We would encourage you to employ index domain conditions, as using them has the following advantages:

  1. Index domain conditions speed up the execution because:

    • They exclude irrelevant elements in assignments to parameters with an index domain condition,

    • Having index domain conditions on variables effectively makes the referencing of such variables sparse, as only relevant columns are generated, and

    • Index domain conditions on a constraint avoid the generation of irrelevant rows of that constraint.

  2. Index domain conditions permits concise formulations. As illustrated above, you do not need to include the domain condition of the Flow variables while constructing the TankLevelBalance constraint. Moreover, you do not need to worry that you mightforget such a condition at a particular place in the model.

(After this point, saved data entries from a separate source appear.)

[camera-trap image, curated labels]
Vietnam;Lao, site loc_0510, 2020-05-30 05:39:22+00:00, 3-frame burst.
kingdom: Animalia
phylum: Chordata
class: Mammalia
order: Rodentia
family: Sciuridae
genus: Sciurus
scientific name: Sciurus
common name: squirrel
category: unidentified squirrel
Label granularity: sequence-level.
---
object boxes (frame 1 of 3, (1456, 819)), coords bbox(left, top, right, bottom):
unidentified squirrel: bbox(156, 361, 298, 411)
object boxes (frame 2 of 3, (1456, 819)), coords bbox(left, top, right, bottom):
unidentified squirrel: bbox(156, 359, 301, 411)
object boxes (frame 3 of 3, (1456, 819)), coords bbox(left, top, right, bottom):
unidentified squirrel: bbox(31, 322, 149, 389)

  3. Whenever you determine a more restrictive condition on an identifier A, you only need to change your model at one place, namely in the index domain condition of that identifier A. You don’t need to go through the entire model changing every reference to the identifier A.

Tight conditions

To make index domain conditions as effective as possible, they should remove all, or almost all, irrelevant combinations. Constructing such “tight” index domain conditions, can be far from straightforward. However, the time spent on constructing tight index domain conditions often pays off with a significant reduction in the total execution time of your model.